* _What the task asks_
Print every entry again exactly, with no pictures.

* _Source data_
-------------------------

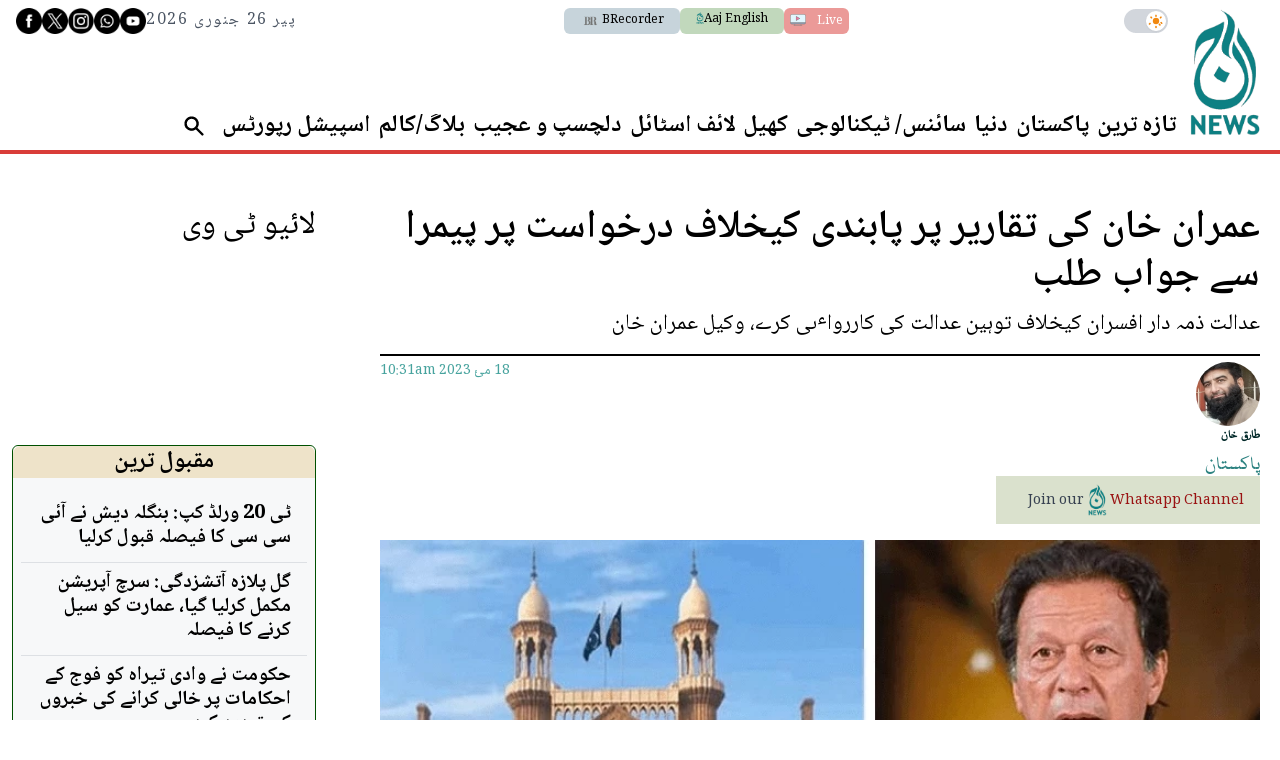

--- FILE ---
content_type: text/html; charset=utf-8
request_url: https://www.google.com/recaptcha/api2/aframe
body_size: 267
content:
<!DOCTYPE HTML><html><head><meta http-equiv="content-type" content="text/html; charset=UTF-8"></head><body><script nonce="dtjs1lQeqbfT_SBvFgWGDQ">/** Anti-fraud and anti-abuse applications only. See google.com/recaptcha */ try{var clients={'sodar':'https://pagead2.googlesyndication.com/pagead/sodar?'};window.addEventListener("message",function(a){try{if(a.source===window.parent){var b=JSON.parse(a.data);var c=clients[b['id']];if(c){var d=document.createElement('img');d.src=c+b['params']+'&rc='+(localStorage.getItem("rc::a")?sessionStorage.getItem("rc::b"):"");window.document.body.appendChild(d);sessionStorage.setItem("rc::e",parseInt(sessionStorage.getItem("rc::e")||0)+1);localStorage.setItem("rc::h",'1769387806957');}}}catch(b){}});window.parent.postMessage("_grecaptcha_ready", "*");}catch(b){}</script></body></html>

--- FILE ---
content_type: application/javascript; charset=utf-8
request_url: https://fundingchoicesmessages.google.com/f/AGSKWxXvE2apO8TNltkKqyeF6MDfuhR2FeKb6LjQyxbTVN5NfYsem6lsLadDEZQKIcRKtB9B5b0wIoDoKmBw3ZaPeX5w40VB-VPR7o544Imnl6u9l1Nd0ReYgc_d-m53Oj-3_xQ6sIYxFKIUlebmDuY-4cNV267sp0xd6WFj3Yl2xGGkfHUguVtBcFQ1IjgL/_&type=ad&-advert.jpg?/affiliate_show_iframe./ad_rotation./mmt_ad.
body_size: -1287
content:
window['e9bf16f9-5594-4696-80a6-dbbc3be561b6'] = true;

-------------------------

* _Solved exercise_
--- FILE ---
content_type: text/html; charset=utf-8
request_url: https://www.google.com/recaptcha/api2/aframe
body_size: 267
content:
<!DOCTYPE HTML><html><head><meta http-equiv="content-type" content="text/html; charset=UTF-8"></head><body><script nonce="dtjs1lQeqbfT_SBvFgWGDQ">/** Anti-fraud and anti-abuse applications only. See google.com/recaptcha */ try{var clients={'sodar':'https://pagead2.googlesyndication.com/pagead/sodar?'};window.addEventListener("message",function(a){try{if(a.source===window.parent){var b=JSON.parse(a.data);var c=clients[b['id']];if(c){var d=document.createElement('img');d.src=c+b['params']+'&rc='+(localStorage.getItem("rc::a")?sessionStorage.getItem("rc::b"):"");window.document.body.appendChild(d);sessionStorage.setItem("rc::e",parseInt(sessionStorage.getItem("rc::e")||0)+1);localStorage.setItem("rc::h",'1769387806957');}}}catch(b){}});window.parent.postMessage("_grecaptcha_ready", "*");}catch(b){}</script></body></html>

--- FILE ---
content_type: application/javascript; charset=utf-8
request_url: https://fundingchoicesmessages.google.com/f/AGSKWxXvE2apO8TNltkKqyeF6MDfuhR2FeKb6LjQyxbTVN5NfYsem6lsLadDEZQKIcRKtB9B5b0wIoDoKmBw3ZaPeX5w40VB-VPR7o544Imnl6u9l1Nd0ReYgc_d-m53Oj-3_xQ6sIYxFKIUlebmDuY-4cNV267sp0xd6WFj3Yl2xGGkfHUguVtBcFQ1IjgL/_&type=ad&-advert.jpg?/affiliate_show_iframe./ad_rotation./mmt_ad.
body_size: -1287
content:
window['e9bf16f9-5594-4696-80a6-dbbc3be561b6'] = true;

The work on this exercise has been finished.